What is Akira
(Artificial Knowledge Interface for Reasoning Applications)

Artificial Intelligence has always been a very stimulating work field.
A lot of people try to "take off from cylinder" the magical algorithm
that blows life into the machine, but the problem is complex and has
many facets. A lot of developers and researchers gave their contribution,
usually concentrating on some partial aspects of the task, hoping that
those systems can be further integrated in a general-purpose
architecture. So, at this time we don't have an organic vision of what
we need to address "the big problem".


The ambitious goal of AKIRA is to create a development tool allowing to build virtual worlds and to populate them with agents manifesting high-level behaviour. The advanced underlying logic represents a general framework that allows to integrate all the relevant aspects of the interaction betweens agents and their world. Thanks to AKIRA it is possible to model Agents, with different intelligence degrees and computational requests, that are able to act in an external world interacting with the AKIRA's server through the AKIRA's XML Transmission Protocol.

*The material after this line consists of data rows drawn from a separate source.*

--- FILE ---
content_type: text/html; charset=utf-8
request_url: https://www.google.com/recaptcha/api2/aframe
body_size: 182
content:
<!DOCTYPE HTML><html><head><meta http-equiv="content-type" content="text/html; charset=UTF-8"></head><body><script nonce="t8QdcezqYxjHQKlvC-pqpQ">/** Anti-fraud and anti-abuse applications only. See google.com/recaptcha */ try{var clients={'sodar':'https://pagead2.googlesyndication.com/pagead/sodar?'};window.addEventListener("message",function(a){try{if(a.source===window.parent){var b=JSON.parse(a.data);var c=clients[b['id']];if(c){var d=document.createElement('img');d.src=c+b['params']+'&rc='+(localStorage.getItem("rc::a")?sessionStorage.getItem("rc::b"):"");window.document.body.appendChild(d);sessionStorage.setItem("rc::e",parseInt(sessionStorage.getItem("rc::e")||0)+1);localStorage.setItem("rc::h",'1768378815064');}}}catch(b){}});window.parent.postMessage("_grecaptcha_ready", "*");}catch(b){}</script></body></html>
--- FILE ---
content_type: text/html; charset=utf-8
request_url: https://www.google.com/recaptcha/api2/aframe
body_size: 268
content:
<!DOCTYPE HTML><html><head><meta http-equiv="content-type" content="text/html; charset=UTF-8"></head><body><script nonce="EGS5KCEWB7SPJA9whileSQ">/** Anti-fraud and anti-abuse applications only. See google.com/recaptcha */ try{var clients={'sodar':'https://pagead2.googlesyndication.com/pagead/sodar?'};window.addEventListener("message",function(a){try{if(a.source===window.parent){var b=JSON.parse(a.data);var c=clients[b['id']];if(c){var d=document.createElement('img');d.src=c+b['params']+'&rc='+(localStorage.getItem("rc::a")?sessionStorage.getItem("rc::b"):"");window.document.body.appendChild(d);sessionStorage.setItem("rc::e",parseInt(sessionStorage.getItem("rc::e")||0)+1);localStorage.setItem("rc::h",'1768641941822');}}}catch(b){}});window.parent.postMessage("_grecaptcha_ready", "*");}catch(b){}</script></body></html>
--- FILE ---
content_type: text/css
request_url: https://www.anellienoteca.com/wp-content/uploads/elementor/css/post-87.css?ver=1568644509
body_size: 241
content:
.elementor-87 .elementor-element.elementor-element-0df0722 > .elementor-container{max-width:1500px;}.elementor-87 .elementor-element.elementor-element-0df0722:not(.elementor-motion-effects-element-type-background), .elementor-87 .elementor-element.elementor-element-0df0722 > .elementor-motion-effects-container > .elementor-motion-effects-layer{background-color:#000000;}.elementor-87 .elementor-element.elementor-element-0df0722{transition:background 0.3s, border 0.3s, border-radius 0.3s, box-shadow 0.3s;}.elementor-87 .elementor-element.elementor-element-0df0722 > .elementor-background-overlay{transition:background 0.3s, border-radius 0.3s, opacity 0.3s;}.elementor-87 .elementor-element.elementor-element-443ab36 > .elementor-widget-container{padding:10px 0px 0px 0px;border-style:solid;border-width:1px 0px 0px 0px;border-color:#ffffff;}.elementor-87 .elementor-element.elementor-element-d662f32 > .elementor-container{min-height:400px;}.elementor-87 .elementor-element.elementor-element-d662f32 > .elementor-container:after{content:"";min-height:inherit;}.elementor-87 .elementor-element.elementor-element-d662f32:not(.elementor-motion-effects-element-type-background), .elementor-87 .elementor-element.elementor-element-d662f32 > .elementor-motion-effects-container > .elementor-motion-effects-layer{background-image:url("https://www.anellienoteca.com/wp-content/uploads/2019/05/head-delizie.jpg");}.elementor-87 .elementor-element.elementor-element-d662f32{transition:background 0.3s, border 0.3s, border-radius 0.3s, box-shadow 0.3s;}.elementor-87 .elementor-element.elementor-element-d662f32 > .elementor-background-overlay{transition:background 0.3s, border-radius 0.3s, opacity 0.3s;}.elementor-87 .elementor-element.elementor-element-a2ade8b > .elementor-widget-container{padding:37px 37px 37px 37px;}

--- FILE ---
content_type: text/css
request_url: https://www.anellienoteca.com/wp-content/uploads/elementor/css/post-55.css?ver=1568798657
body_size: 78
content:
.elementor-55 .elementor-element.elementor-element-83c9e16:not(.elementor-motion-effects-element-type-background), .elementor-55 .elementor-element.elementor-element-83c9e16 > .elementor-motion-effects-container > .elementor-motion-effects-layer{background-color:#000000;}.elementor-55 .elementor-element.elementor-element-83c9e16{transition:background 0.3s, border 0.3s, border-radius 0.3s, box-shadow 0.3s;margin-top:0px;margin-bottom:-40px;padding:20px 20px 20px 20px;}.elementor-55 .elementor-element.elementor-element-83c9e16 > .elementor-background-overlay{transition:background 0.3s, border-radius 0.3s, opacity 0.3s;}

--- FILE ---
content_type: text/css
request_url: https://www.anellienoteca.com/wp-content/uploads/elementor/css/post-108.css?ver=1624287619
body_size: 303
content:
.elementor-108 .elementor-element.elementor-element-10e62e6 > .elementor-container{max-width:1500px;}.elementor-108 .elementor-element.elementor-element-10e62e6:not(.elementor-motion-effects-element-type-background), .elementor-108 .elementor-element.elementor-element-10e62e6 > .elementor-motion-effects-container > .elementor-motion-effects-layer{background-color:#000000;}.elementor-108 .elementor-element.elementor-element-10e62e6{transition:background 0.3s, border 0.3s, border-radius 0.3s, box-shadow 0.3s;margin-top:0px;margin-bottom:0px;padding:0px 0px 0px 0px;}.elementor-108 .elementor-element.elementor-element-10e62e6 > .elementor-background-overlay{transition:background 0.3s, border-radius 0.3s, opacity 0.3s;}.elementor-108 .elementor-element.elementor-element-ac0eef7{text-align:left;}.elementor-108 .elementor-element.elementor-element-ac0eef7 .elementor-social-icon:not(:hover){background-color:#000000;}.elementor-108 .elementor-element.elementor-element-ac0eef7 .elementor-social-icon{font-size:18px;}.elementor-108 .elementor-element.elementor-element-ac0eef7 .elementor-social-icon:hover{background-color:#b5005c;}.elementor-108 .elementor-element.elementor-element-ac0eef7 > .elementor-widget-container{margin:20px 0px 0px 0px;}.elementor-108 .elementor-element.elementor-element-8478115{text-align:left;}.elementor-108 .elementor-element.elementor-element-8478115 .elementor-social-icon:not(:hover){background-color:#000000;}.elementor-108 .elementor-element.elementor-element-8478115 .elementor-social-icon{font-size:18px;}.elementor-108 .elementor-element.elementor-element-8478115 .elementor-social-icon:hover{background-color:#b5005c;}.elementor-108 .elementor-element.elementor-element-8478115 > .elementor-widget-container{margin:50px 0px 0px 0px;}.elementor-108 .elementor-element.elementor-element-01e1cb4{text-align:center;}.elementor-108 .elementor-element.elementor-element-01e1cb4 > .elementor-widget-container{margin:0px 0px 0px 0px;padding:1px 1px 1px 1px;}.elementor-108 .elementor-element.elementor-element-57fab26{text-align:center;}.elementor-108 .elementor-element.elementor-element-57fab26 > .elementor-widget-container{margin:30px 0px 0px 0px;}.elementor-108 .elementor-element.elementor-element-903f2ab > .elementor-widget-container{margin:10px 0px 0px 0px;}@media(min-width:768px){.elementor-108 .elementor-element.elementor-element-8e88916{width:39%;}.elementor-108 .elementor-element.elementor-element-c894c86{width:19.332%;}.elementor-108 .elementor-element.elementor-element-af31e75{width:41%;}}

The software itself is a run-time C++ multithreading environment able
to execute Agents and a web/system development platform to model their
behaviour. The system core is made up of a server daemon that responds to the network web programming and A.I. requests and that physically executes
Agent's instances, plus a programming interface based on a MACRO
language and some automated scripts that allows to create new Agents.
The whole system is written in C++ and integrates different C++ open
source software, implementing various aspects of the framework.
Two soft computing technologies are provided: Fuzzy Logic and Fuzzy
Cognitive Maps. A strong multithread model ensures great scalability and computational power. With respect to the other agent oriented software, AKIRA implements an innovative cognitive model, that is the result of an upcoming cognitive theory, studied at the ISTC-CNR in Rome.